Bir dizi koçluk kursuna başladı ve kısa süre sonra beden eğitimi öğretmenliğini bırakarak Vitoria de Setubal, Estrela da Amadora ve Ovarense gibi alt lig takımlarında daha çok fiziksel aktivitelerden sorumlu personel rollerini üstlendi. Robson için tercüman olarak çalışması, futbola doğrudan katılımının azalması anlamına geliyor gibi görünse de aslında bu önemli futbol insanının her gün yanında olarak üst düzey bir futbol anlayışına maruz kalacaktı. Nitekim Robson ondaki inanılmaz çalışkanlığı ve futbol arzusunu gördüğü için uzun süre yanı başında ayırmadı.



Mourinho'nun Bobby Robson hakkında şu sözleri onun hayatında ne kadar önemli bir yeri olduğunu gösteriyordu.


"Sporting ve Porto'dan sonra beni dünyanın en büyük kulüplerinden biri olan Barcelona'ya götürdü. Karakter olarak çok farklı olsak da ondan iyi bir koç olmanın ne anlama geldiğini öğrendim."

Robson'dan sonra yerine gelen Louis van Gaal döneminde de gazetecilerle olan iyi ilişkileri nedeniyle takımda kalmaya devam etti. Belki de bu kadar zıt görüşte hocalarla çalışması ve içten içten bastıramadığı egosuyla kendi fikirleri adeta yıllar içinde filizlendi.



Hollandalı hocanın şu sözleri de bunu destekler nitelikteydi;


"Otoriteye karşı olan kibirli bir gençti, ama yinede ondan hoşlanıyordum. Asla itaatkar değildi ve hatalı olduğumda benimle tartışmak isterdi. Söyleyeceklerini bir kez duymak istedim ve herkesten çok onu dinler oldum."

• _Listelenen girdiler_:
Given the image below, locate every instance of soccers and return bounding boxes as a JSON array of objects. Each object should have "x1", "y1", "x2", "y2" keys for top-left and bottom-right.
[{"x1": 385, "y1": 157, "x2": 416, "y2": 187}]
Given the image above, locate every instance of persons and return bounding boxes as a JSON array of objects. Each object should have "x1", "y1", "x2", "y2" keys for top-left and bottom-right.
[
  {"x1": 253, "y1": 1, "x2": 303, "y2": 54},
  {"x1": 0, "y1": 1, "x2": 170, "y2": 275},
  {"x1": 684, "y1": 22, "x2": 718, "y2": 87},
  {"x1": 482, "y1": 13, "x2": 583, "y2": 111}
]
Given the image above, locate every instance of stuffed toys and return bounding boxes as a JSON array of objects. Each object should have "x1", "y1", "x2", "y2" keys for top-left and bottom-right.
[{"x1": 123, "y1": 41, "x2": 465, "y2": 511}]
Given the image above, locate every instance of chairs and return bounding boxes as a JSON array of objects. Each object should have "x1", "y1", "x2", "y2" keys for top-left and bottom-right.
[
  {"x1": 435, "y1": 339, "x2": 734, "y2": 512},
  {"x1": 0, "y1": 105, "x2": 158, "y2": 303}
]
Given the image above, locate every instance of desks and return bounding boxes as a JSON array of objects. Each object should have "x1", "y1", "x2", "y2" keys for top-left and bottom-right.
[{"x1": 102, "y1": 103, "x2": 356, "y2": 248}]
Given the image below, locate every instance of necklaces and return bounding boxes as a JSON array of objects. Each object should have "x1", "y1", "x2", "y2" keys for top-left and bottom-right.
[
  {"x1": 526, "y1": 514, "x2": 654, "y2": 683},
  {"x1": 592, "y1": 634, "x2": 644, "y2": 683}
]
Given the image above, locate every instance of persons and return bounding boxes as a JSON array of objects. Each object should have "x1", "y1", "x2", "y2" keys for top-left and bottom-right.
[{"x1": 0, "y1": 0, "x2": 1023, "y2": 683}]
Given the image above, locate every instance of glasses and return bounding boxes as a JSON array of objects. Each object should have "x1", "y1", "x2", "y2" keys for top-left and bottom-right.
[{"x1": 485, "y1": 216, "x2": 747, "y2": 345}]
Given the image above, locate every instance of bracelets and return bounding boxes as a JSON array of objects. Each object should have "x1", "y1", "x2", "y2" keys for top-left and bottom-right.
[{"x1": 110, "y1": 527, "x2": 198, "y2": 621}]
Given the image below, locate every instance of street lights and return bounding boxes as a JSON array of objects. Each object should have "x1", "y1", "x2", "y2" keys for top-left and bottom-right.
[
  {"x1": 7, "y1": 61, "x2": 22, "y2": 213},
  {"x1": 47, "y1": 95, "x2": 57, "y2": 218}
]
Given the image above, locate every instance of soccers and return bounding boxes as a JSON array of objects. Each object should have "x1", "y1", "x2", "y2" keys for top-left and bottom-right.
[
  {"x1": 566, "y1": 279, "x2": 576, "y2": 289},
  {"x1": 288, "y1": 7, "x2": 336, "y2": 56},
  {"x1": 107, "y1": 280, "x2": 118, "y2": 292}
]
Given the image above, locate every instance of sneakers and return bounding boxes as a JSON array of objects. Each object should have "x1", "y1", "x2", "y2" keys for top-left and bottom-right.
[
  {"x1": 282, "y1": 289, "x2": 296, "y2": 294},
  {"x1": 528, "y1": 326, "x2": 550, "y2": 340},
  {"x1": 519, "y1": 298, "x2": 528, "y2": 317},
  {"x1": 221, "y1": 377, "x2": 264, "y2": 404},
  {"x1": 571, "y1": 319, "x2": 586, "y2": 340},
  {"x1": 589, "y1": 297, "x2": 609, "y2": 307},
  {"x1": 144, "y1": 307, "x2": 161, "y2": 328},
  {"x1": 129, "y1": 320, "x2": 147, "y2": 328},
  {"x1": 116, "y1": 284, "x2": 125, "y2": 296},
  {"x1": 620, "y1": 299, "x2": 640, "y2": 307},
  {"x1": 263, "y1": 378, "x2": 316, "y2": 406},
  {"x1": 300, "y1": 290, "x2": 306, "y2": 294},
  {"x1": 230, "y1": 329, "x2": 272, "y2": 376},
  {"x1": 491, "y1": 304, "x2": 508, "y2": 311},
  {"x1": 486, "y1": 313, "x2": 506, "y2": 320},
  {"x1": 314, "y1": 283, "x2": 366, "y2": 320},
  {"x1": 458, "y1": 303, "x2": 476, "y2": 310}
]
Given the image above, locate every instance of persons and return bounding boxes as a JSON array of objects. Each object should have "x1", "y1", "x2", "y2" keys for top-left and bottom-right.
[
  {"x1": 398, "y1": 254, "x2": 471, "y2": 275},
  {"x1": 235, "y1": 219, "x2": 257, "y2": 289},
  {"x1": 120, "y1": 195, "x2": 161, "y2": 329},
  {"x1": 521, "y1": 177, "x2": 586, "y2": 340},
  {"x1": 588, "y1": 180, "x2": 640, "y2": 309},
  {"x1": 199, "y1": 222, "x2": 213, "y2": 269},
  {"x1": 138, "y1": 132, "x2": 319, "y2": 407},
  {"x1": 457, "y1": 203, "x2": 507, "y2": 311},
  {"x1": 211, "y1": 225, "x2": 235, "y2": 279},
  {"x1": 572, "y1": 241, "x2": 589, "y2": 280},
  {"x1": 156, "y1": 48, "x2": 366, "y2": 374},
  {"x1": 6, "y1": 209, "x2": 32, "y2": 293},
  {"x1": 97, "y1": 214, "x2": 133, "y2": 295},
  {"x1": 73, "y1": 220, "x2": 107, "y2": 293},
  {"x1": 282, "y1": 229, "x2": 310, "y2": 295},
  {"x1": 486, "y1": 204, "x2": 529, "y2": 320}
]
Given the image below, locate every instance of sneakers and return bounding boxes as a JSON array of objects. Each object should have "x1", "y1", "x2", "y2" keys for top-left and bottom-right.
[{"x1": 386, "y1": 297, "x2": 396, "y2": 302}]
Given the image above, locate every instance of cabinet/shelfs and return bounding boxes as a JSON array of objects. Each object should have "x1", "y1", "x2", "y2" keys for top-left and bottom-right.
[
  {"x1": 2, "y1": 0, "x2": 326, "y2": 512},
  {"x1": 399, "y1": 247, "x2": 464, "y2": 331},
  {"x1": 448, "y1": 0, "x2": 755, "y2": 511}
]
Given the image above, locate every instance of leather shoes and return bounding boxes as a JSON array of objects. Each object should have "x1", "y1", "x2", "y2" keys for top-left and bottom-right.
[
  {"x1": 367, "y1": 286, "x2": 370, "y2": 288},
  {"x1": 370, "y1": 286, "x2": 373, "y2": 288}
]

• _Görev yönergesi_:
Mourinho'nun Robson ve van Gaal ile çalıştığı yılları anlatan metni kaldığı yerden sürdürün. Girdilerin bu işle hiçbir ilgisi yoktur.

• _Görev yanıtı_:
Cruyff’un total futbolunu uygulamak isteyen dönemin Barcelona’sında Pep Guardiola, Luis Enrique, Philipp Cocu ve Frank de Boer gibi günümüzde farklı ekolleri temsil eden oyuncular vardı. Mourinho özellikle Pep ile taktik üzerine o dönemde sıkça sohbet ederdi ve aralarında aşağıdaki fotoğrafı bizlere kazandıracak bir arkadaşlık vardı. Mourinho artık kendi yoluna gittiğinde ikisi de yıllar sonra belki de tarihin en farklı rekabetlerinden birinde buluşacaklarını tahmin edemezdi.



Benfica Jupp Heynckes'in yerine Mourinho’ya bir şans verince gerçek teknik direktörlük kariyeri başladı. Kısa süren bu maceraya rağmen artık o bu işin tadını almıştı ve bir daha kimsenin asistanı olmaya niyeti yoktu. Gözünü yükseklere dikse de öncelikle kendini kanıtlaması için aşağıdan başlaması gerektiğinin farkındaydı. Kibrini bir kenara koyarak bunu bir süreç olarak ele aldı. Benfica sonrası görev aldığı Portekiz'in gösterişsiz ekibi União de Leiria'yı yarım sezonda 4.sıraya kadar taşıdı. Bu başarı devlerin dikkatini tahmin ettiğinden daha çabuk çekti.


21 Ocak'ta tarihi yeniden yazacağı Porto'nun başına göreve geldi. İlk tam sezonunda lig şampiyonluğu ve üç ön eleme oynayarak gitmeye hak kazandığı UEFA Kupası'nı kazandı. İkinci sezonunda ise belki de futbol tarihindeki sayılı peri masallarından birine imza attı.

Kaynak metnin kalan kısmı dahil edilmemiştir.